O Espírito Santo registrou 56 casos de crimes de racismo e injúria racial em 2023, até o mês de maio, e 140 casos ao longo de todo o ano passado, conforme o número de boletins de ocorrência registrados junto à polícia. Os dados são da Secretaria de Estado de Segurança Pública e Defesa Social (Sesp). Especialistas ouvidas por A Gazeta apontam que existe subnotificação dos casos – que, na prática, são bem maiores – e atribuem isso à descrença das vítimas em relação à reposta da Justiça e à aflição de reviver a dor do que passou ao sofrer o crime.
Especialista em Direito Antidiscriminatório e, infelizmente, acostumada a lidar com casos desse tipo de crime, a advogada Fayda Belo afirma que a descrença na punição de quem pratica o racismo desmotiva as vítimas a irem a uma delegacia registrar queixa do crime.
Para Fayda, a subnotificação dos casos de racismo também é reforçada pela própria intimidação das vítimas. “Muitas pessoas negras foram educadas no sentido de relevar atitudes discriminatórias, em decorrência da herança escravocrata e, por isso, também acabam não denunciando”, explica.
A Secretaria de Estado da Segurança Pública e Defesa Social do Espírito Santo (Sesp) informou que os dados são baseados em registros de boletim de ocorrência feitos pelas próprias vítimas, e, assim que há o registro, as investigações são iniciadas. Os dados incluem crimes de racismo e injúria racial, já que a secretaria não tem uma separação entre os dois tipos de registros.
Na última semana, a família de uma adolescente de Vargem Alta denunciou ataques sofridos pela estudante em sala de aula. Conforme os relatos, a estudante era chamada de “macaca” por colegas de classe, que se recusavam a sentar perto da menina. Além da Polícia Civil, que informou que investiga o caso, o Ministério Público do Estado do Espírito Santo (MPES) instaurou um procedimento para apurar as responsabilidades na ocorrência.

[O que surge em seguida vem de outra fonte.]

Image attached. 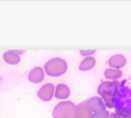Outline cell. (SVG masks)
I'll use <instances>...</instances> for the list:
<instances>
[{"label": "cell", "mask_w": 131, "mask_h": 118, "mask_svg": "<svg viewBox=\"0 0 131 118\" xmlns=\"http://www.w3.org/2000/svg\"><path fill=\"white\" fill-rule=\"evenodd\" d=\"M75 112H77V118H92L94 116V112L89 108L87 101L78 104L75 108Z\"/></svg>", "instance_id": "8992f818"}, {"label": "cell", "mask_w": 131, "mask_h": 118, "mask_svg": "<svg viewBox=\"0 0 131 118\" xmlns=\"http://www.w3.org/2000/svg\"><path fill=\"white\" fill-rule=\"evenodd\" d=\"M4 60H5L7 64L16 65L20 63V56L15 51H7L4 53Z\"/></svg>", "instance_id": "8fae6325"}, {"label": "cell", "mask_w": 131, "mask_h": 118, "mask_svg": "<svg viewBox=\"0 0 131 118\" xmlns=\"http://www.w3.org/2000/svg\"><path fill=\"white\" fill-rule=\"evenodd\" d=\"M28 79L29 81L32 82V84H38L44 79V71L41 67H35V68L31 69V72L28 75Z\"/></svg>", "instance_id": "9c48e42d"}, {"label": "cell", "mask_w": 131, "mask_h": 118, "mask_svg": "<svg viewBox=\"0 0 131 118\" xmlns=\"http://www.w3.org/2000/svg\"><path fill=\"white\" fill-rule=\"evenodd\" d=\"M67 63L62 58H52L45 64L44 71L50 76H60L66 72Z\"/></svg>", "instance_id": "277c9868"}, {"label": "cell", "mask_w": 131, "mask_h": 118, "mask_svg": "<svg viewBox=\"0 0 131 118\" xmlns=\"http://www.w3.org/2000/svg\"><path fill=\"white\" fill-rule=\"evenodd\" d=\"M95 53V50H80V54L81 56H88V54Z\"/></svg>", "instance_id": "9a60e30c"}, {"label": "cell", "mask_w": 131, "mask_h": 118, "mask_svg": "<svg viewBox=\"0 0 131 118\" xmlns=\"http://www.w3.org/2000/svg\"><path fill=\"white\" fill-rule=\"evenodd\" d=\"M109 118H122V117L119 115H117L116 112H114V113H111V115L109 116Z\"/></svg>", "instance_id": "2e32d148"}, {"label": "cell", "mask_w": 131, "mask_h": 118, "mask_svg": "<svg viewBox=\"0 0 131 118\" xmlns=\"http://www.w3.org/2000/svg\"><path fill=\"white\" fill-rule=\"evenodd\" d=\"M37 95H38V97L42 100V101H50L52 98V96L54 95V87L52 84H47L44 85V86L42 87V88L38 90V93H37Z\"/></svg>", "instance_id": "52a82bcc"}, {"label": "cell", "mask_w": 131, "mask_h": 118, "mask_svg": "<svg viewBox=\"0 0 131 118\" xmlns=\"http://www.w3.org/2000/svg\"><path fill=\"white\" fill-rule=\"evenodd\" d=\"M114 108L122 118H131V78L119 82Z\"/></svg>", "instance_id": "6da1fadb"}, {"label": "cell", "mask_w": 131, "mask_h": 118, "mask_svg": "<svg viewBox=\"0 0 131 118\" xmlns=\"http://www.w3.org/2000/svg\"><path fill=\"white\" fill-rule=\"evenodd\" d=\"M87 103H88L89 108L92 109V111L95 113H99V112H102V111H106V104H104L103 100H102L101 97H97V96H94V97L89 98L88 101H87Z\"/></svg>", "instance_id": "5b68a950"}, {"label": "cell", "mask_w": 131, "mask_h": 118, "mask_svg": "<svg viewBox=\"0 0 131 118\" xmlns=\"http://www.w3.org/2000/svg\"><path fill=\"white\" fill-rule=\"evenodd\" d=\"M119 87L118 81H104L101 82L97 87V93L102 97L107 108H114L115 97H116L117 89Z\"/></svg>", "instance_id": "7a4b0ae2"}, {"label": "cell", "mask_w": 131, "mask_h": 118, "mask_svg": "<svg viewBox=\"0 0 131 118\" xmlns=\"http://www.w3.org/2000/svg\"><path fill=\"white\" fill-rule=\"evenodd\" d=\"M109 112L108 111H102V112H99V113H95L94 116H93V117L92 118H109Z\"/></svg>", "instance_id": "5bb4252c"}, {"label": "cell", "mask_w": 131, "mask_h": 118, "mask_svg": "<svg viewBox=\"0 0 131 118\" xmlns=\"http://www.w3.org/2000/svg\"><path fill=\"white\" fill-rule=\"evenodd\" d=\"M54 96L59 100H65L70 96V88L64 84H59L54 89Z\"/></svg>", "instance_id": "30bf717a"}, {"label": "cell", "mask_w": 131, "mask_h": 118, "mask_svg": "<svg viewBox=\"0 0 131 118\" xmlns=\"http://www.w3.org/2000/svg\"><path fill=\"white\" fill-rule=\"evenodd\" d=\"M122 71L121 69H116V68H108L104 71V76L106 79L110 80V81H117L119 78L122 76Z\"/></svg>", "instance_id": "7c38bea8"}, {"label": "cell", "mask_w": 131, "mask_h": 118, "mask_svg": "<svg viewBox=\"0 0 131 118\" xmlns=\"http://www.w3.org/2000/svg\"><path fill=\"white\" fill-rule=\"evenodd\" d=\"M77 105H74L73 102L70 101H63L56 105L53 109L52 116L53 118H77V112H75Z\"/></svg>", "instance_id": "3957f363"}, {"label": "cell", "mask_w": 131, "mask_h": 118, "mask_svg": "<svg viewBox=\"0 0 131 118\" xmlns=\"http://www.w3.org/2000/svg\"><path fill=\"white\" fill-rule=\"evenodd\" d=\"M108 64H109V66H110V68L121 69L123 66H125L126 59L123 54H115V56H113V57L109 58Z\"/></svg>", "instance_id": "ba28073f"}, {"label": "cell", "mask_w": 131, "mask_h": 118, "mask_svg": "<svg viewBox=\"0 0 131 118\" xmlns=\"http://www.w3.org/2000/svg\"><path fill=\"white\" fill-rule=\"evenodd\" d=\"M95 66V59L93 57H87L80 63L79 65V69L80 71H89Z\"/></svg>", "instance_id": "4fadbf2b"}, {"label": "cell", "mask_w": 131, "mask_h": 118, "mask_svg": "<svg viewBox=\"0 0 131 118\" xmlns=\"http://www.w3.org/2000/svg\"><path fill=\"white\" fill-rule=\"evenodd\" d=\"M14 51H15V52H16V53H17V54H19V56H20V54H21V53H23V52H25V50H21V51H17V50H14Z\"/></svg>", "instance_id": "e0dca14e"}]
</instances>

Em Cachoeiro, a Câmara Municipal conta com uma Ouvidoria Racial, que, entre outras funções, tem o objetivo de acompanhar as denúncias de discriminação com base em etnia, raça e/ou cor. Este ano, até o mês de julho, nenhuma denúncia foi recebida pelo órgão, que foi criado em 2006. Procurada pela reportagem de A Gazeta, a ouvidoria não tinha informações sobre o número de denúncias recebidas desde que o órgão foi fundado.
Coordenadora do Movimento Negro Unificado no Espírito Santo (MNU-ES), Vanda de Souza Vieira acredita que, além da naturalização de atos discriminatórios, muitas vezes quem sofre algum tipo de ataque se sente novamente vitimizado no momento de fazer a denúncia. “É muito dolorido para quem vive o ato racista ter que ficar relembrando. Essas pessoas ficam com marcas profundas dessas experiências, isso quando sobrevivem a elas”, ressalta.
De acordo com a Sesp, no Espírito Santo a Polícia Civil possui um Núcleo Especializado que apura esses tipos de crimes e, dependendo da situação, o caso é apurado pela unidade local. Porém, para quem vê inúmeros casos todos os dias, é preciso se criar mecanismos de acompanhamento dessas ocorrências.
“É preciso se perguntar quais são os resultados dessas denúncias, qual foi a finalização desses casos? Alguém foi preso? Alguém que foi multado? Alguém que teve que passar por alguma penalização? Porque as vítimas estão humilhadas e constrangidas até hoje”, questiona Vanda.
- Injúria racial: é a ofensa dirigida a uma pessoa ou a um grupo individualizado, se valendo de elementos referentes à raça, cor, etnia, religião ou origem.
- Racismo: previsto na Lei n. 7.716/1989, é quando a conduta discriminatória é dirigida a determinado grupo ou coletividade, sendo impossível a individualização.
*Com a Lei 14.532, de 2023, crimes de injúria racial passaram a ser equiparados ao de racismo, passando a ser inafiançáveis, imprescritíveis e punidas com prisão de 2 a 5 anos.